Below is everything to know about the Milwaukee Mile.
Track Profile: Milwaukee Mile
|Location||West Allis, Wisconsin|
|Opened||1903 (for auto racing)|
|Banking||Nine degrees in corners|
Though it did not host auto races until 1903, the Milwaukee Mile has been around since 1876, when it opened as a horse racing track. The Wisconsin State Fairgrounds were built on the same land a few years later.
The track’s original grandstand, constructed in 1914, was replaced in the early 1930s with a new grandstand that seated 14,900 people. Which attracted more than just racing.

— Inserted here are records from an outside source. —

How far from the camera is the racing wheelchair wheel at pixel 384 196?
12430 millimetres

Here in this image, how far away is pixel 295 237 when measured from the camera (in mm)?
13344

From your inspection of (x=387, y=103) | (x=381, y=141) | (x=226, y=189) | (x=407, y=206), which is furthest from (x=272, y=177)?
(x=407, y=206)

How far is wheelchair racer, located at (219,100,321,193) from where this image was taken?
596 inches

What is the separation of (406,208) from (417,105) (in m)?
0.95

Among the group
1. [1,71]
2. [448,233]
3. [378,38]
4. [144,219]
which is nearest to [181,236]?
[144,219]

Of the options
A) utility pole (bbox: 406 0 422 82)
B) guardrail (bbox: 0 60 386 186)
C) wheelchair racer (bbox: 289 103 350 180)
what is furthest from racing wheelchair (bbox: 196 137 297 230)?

The NFL’s Green Bay Packers played a couple games a year on the Milwaukee Mile’s infield from 1934 until 1953, and the track hosted the 1939 NFL Championship game.
The Milwaukee Mile was paved in 1954. NASCAR arrived 30 years later, in 1984 with the Busch Late Model Sportsman Series (now the Xfinity Series).
The track has experienced a series of upgrades since 2002, when the bleacher seats built in 1914 were replaced with new, all-aluminum seating that pushed the venue’s capacity to more than 30,000 people.